Beauty invites us towards profound elegance of soul. It reminds us that we are heirs to elegance and nobility of spirit and encourages us to awaken the divinity within us. We are no longer trapped in mental frames of self-reduction or self-denunciation.
Instead, we feel the desire to celebrate, to give ourselves over to the dance of joy and delight. The overwhelming beauty which is God pervades the texture of our soul, transforming all smallness, limitation and self-division. The mystics speak of the excitement of such unity. This is how Marguerite Porete describes it:
‘Such a Soul, says Love swims in the sea of joy, that is in the sea of delights, flowing and running out of the Divinity. And so she feels no joy, for she is joy itself. She swims and flows in Joy… for she dwells in Joy and Joy dwells in her.’
This blog satisfies my longing for travel, art, photography, soulful writing, and that fearsome urge to trust oneself in exploring the unknown. Here a young woman tells about uprooting herself to move to a new city, Istanbul, which she explores through photography and storytelling.
In her favorite posts of 2018 you can taste some of the many flavors she has to offer: joyful wisdom, finding home, writing about place, Istanbul street art, and more.
But where I fell in love with her blog was when I read Home is Where the Heart Is, where she converses with a stranger she meets in a medieval courtyard and writes:
We talked about how everything at its core is fluid and he talked to me about the Tao Te Ching.
And suddenly we had left the party and were slowly meandering down the road of a deep conversation.
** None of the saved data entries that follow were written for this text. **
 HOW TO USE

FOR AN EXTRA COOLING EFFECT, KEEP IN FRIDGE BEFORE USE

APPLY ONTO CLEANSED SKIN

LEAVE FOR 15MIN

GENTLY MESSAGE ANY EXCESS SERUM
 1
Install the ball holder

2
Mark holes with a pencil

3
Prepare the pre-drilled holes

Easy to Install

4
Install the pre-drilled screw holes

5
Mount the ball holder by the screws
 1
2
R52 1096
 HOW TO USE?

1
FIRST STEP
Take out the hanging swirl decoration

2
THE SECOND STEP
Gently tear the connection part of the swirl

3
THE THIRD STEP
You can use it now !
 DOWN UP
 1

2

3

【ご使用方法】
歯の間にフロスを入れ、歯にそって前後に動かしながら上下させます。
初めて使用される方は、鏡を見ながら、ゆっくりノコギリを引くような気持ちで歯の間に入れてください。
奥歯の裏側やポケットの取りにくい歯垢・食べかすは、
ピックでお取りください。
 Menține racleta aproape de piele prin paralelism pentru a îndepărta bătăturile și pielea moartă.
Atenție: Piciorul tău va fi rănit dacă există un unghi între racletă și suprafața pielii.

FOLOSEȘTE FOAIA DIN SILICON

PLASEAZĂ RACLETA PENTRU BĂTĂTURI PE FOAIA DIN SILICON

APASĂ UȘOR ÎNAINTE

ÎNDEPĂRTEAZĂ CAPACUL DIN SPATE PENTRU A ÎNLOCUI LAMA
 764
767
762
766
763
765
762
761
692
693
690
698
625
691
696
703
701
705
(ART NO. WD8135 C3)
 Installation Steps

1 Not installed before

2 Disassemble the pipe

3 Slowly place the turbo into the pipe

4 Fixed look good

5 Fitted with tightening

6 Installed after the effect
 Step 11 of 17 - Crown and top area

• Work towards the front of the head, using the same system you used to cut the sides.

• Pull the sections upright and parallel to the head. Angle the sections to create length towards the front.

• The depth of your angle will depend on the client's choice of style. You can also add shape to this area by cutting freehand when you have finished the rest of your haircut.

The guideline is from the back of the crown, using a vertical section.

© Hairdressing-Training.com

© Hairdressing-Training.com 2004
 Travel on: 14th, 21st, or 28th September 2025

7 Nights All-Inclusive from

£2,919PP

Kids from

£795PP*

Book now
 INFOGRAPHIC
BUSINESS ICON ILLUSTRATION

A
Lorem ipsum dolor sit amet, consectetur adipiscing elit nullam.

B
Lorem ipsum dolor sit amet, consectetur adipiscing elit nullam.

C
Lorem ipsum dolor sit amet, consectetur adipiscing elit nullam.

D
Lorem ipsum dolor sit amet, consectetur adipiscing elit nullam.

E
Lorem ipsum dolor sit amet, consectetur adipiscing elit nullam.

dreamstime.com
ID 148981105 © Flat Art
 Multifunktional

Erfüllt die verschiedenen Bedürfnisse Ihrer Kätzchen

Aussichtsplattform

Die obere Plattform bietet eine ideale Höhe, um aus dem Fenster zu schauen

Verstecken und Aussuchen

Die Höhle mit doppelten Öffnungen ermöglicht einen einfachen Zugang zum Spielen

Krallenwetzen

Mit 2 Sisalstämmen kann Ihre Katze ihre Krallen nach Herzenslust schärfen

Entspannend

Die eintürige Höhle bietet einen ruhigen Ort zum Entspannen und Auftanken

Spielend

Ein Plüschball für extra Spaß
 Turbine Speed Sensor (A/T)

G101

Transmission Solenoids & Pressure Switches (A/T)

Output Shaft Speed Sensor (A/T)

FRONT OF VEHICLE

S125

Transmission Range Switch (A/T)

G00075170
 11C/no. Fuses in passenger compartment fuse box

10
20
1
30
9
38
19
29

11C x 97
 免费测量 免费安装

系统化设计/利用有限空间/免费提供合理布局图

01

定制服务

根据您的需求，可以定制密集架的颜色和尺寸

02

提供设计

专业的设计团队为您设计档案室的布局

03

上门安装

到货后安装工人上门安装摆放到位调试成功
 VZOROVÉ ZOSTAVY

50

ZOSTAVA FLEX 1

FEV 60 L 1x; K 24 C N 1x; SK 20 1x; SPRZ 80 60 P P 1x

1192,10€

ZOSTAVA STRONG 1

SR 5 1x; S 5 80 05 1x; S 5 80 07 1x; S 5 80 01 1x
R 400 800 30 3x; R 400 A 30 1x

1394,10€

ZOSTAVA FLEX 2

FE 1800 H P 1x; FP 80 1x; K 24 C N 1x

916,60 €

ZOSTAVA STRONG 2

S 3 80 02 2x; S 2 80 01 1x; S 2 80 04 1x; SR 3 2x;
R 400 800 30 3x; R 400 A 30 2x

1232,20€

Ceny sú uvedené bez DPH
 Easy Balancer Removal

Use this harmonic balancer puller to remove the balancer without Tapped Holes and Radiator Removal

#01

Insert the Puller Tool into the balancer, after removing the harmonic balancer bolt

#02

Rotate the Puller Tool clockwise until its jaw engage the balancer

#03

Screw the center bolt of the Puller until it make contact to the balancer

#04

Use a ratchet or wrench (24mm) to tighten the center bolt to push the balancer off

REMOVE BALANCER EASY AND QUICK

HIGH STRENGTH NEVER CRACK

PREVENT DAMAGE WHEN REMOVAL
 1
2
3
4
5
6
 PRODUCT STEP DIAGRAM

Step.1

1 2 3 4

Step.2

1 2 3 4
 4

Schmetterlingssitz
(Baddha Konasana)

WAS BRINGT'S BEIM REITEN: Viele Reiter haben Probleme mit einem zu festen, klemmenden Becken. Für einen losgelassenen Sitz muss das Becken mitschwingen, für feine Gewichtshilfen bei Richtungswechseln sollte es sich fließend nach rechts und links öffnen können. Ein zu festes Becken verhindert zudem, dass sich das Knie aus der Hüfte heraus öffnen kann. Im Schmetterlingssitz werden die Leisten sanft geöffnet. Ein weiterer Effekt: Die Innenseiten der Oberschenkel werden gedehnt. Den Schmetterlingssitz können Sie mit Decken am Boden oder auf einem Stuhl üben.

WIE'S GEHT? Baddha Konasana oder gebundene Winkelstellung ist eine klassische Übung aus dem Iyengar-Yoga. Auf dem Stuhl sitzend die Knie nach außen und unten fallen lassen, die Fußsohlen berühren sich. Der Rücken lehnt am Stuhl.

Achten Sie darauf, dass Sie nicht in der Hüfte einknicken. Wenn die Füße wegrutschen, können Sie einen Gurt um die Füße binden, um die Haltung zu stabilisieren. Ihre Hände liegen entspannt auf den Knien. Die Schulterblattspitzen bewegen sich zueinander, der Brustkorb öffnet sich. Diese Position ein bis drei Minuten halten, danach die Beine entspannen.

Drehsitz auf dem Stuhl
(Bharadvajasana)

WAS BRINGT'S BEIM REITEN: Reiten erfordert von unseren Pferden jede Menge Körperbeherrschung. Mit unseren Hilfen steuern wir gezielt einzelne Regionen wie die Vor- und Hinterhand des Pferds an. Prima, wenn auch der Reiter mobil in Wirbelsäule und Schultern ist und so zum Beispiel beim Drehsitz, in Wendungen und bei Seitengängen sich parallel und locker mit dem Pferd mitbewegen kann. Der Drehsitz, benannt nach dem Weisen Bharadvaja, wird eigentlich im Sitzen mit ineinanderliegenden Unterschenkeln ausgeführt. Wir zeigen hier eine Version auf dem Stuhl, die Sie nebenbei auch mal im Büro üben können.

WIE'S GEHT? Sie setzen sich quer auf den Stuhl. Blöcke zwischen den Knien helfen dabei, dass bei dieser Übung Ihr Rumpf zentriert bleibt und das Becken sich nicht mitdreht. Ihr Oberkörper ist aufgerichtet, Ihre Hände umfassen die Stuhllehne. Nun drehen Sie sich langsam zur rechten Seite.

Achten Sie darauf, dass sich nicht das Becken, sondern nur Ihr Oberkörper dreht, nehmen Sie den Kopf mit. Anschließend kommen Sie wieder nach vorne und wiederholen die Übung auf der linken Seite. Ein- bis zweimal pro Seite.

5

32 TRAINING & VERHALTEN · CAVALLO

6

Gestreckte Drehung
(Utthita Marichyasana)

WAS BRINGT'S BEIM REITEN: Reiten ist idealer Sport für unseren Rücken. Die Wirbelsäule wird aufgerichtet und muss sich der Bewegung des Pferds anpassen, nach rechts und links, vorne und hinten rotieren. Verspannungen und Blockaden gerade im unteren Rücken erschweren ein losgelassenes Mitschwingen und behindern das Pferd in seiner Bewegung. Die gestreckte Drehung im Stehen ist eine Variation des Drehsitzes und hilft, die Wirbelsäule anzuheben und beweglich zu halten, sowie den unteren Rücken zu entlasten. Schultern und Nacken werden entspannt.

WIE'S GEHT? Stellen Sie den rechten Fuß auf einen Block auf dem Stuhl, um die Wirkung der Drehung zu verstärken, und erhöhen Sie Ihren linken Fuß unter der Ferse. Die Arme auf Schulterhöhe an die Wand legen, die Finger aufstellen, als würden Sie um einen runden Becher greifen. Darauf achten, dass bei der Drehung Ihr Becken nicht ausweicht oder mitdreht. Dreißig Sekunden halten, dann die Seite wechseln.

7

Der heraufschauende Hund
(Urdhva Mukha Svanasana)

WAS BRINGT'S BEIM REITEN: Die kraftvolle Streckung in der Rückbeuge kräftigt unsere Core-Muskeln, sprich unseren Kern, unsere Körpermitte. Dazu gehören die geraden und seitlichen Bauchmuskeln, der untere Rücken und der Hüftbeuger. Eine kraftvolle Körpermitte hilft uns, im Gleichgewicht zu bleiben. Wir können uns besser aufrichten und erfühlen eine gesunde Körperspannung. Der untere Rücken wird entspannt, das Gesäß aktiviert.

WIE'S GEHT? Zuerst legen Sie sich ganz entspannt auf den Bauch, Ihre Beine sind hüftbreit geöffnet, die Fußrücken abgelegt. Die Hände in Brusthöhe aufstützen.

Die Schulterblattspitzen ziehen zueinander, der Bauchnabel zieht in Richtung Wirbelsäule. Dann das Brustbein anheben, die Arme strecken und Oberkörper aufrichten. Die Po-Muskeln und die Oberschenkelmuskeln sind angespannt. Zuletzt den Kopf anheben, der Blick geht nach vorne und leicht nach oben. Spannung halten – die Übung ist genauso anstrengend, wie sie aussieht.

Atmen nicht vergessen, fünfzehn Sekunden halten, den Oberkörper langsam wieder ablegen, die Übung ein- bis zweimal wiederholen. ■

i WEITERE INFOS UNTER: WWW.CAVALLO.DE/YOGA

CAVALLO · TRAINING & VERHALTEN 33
And by deep, I mean that reality started to lose its edges as we both came to an agreement on certain points other than what is conventionally accepted.
I admitted to him that I had lived in so many places that I no longer could relate to home being somewhere outside myself. That secretly I was building my home within – letting go of the stuff of this world and instead focusing on the things that I can take with me when I die – the wisdom and knowledge of the world that may (or may not) serve me in the next life.
You see, I don’t believe that we die because what is there to die into? Everything is alive and remains alive in one form or another.
And something tells me that I have lived many lives because from time to time I remember something unusual. I will have a dream that will take me to another place so real that I must have been there before.